# What is the DEX Universe Bond Index?



## natalie_d (Nov 25, 2009)

Hi everyone,

I'm a recent university grad and I've been working for almost a year now. I'm thinking about starting my first RRSP account. I'm leaning towards ING Direct's Street Wise Balanced Income Fund, due to its zero (supposedly) fee and advertised low risk. The fund invests 70% in the DEX Universe Bond Index, and the rest in Canadian, U.S. and global equity indices. Can someone please explain to me how the value of the DEX Universe Bond Index is calculated?

Thanks!


----------



## CanadianCapitalist (Mar 31, 2009)

Check out this website for more info on the DEX Bond Universe index:

http://www.canadianbondindices.com/default.asp


----------



## DrStan (Apr 5, 2009)

If you are looking at the Streetwise Fund, make sure you also look at the TD e-Series funds. Their expense ratios are about half of what the Streetwise Fund charges (which is a 1% a year expense ratio, still much lower than other balanced funds out there) and they also are index investments. They should provide about the same returns in the long run, plus .5 % per year because of the lower fees. You can easily assemble a very similar portfolio.

As an aside, you should also evaluate your risk tolerance and how long you plan on holding these investments (I assume you are young since you have been working for a short time). Going 70% in safe bonds seems very conservative for someone with a long timeframe before retirement. It's still a good start if you are risk-averse, but since you presumably won't be touching the money for decades, stocks could provide better long-term returns.


----------



## humble_pie (Jun 7, 2009)

speaking as one who is bemused by the uproar and confusion this weekend over the gigantic ING restructuring that's going on overseas, with shares, splits, rights, debts, discounts, spinoffs, sales and rumours in a state of total chaos, i don't think that now is the time to be buying any ING product when stable comparables are available. We don't even know whether ING canada will be sold or not. Or whether ING usa will be sold or not. Furthermore it appears that even amsterdam has not yet decided upon all these fates.

the td suite of products suggested in the previous post is a stable, efficient, low-cost offering, one i'd choose over the dutch bank at this point in time.


----------



## natalie_d (Nov 25, 2009)

Thanks for the link CanadianCapitalist.

Based on my partial understanding of the methodology mentioned in the link, it seems that the return on the bond index is calculated as the sum of capital gain, accrued interest, and coupon payment (this may be a gross simplification of how it actually works.) So if interest rates rise in the next few years, wouldn't the capital gain portion of the bond index become losses?

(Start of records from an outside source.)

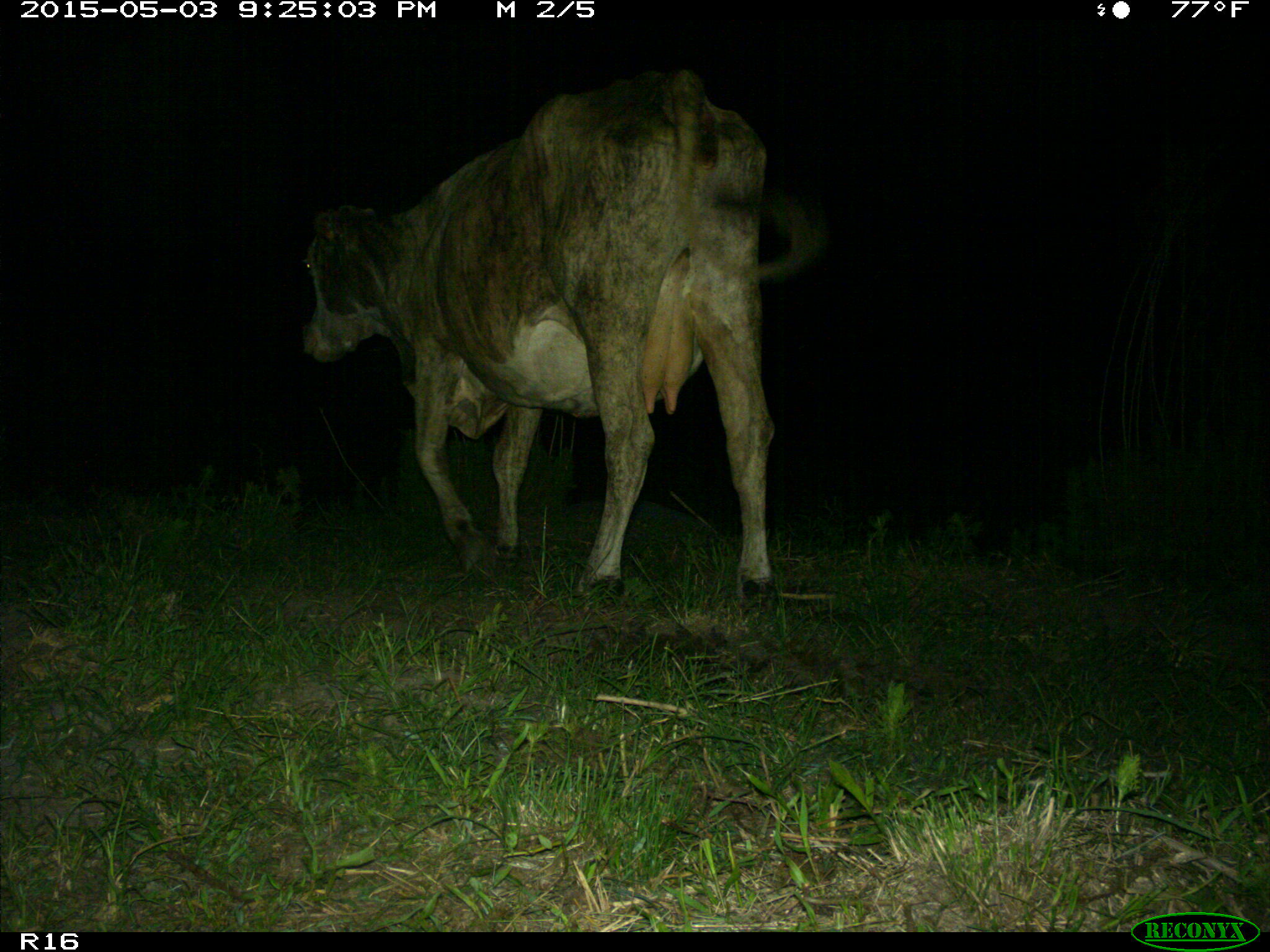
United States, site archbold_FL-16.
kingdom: Animalia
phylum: Chordata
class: Mammalia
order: Artiodactyla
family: Bovidae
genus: Bos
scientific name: Bos taurus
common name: domestic cow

The reason I'm planning to open a RRSP account is to take advantage of the Home Buyers Plan, as my boyfriend and I would like to purchase a condo within the next 4-5 years. Hence, I'm looking for an investment that will preserve my capital and earn a bit of return. Do you think a GIC laddering approach would be suitable for my goal?

Thanks for the advice!


----------



## HaroldCrump (Jun 10, 2009)

natalie_d said:


> So if interest rates rise in the next few years, wouldn't the capital gain portion of the bond index become losses?


Yes


> The reason I'm planning to open a RRSP account is to take advantage of the Home Buyers Plan, as my boyfriend and I would like to purchase a condo within the next 4-5 years. Hence, I'm looking for an investment that will preserve my capital and earn a bit of return. Do you think a GIC laddering approach would be suitable for my goal?


4 - 5 years is short duration.
Either stick with GIC laddering or buy a bond with a maturity date within the next 5 years and hold till maturity.
If there is a significant upward movement of interest rates just before you need the cash, your bond fund will incur losses.
If your plan to purchase home after 5 years is pretty solid, you could even go for a non-redeemable 5 year GIC and get the best possible rate (3% or so these days).
I'm not sure the DEX Bond Index will give you singificantly higher return relative to the risk.


----------



## CanadianCapitalist (Mar 31, 2009)

Bond mutual funds and ETFs are low-risk investments. But low risk does not mean no risk. Bond funds are sensitive to interest rate fluctuations and if interest rates spike up they could show capital losses.

Therefore, if you need money at a certain point in the future within the next 5 years, it is best to buy GICs that matures when you'll need the money.


----------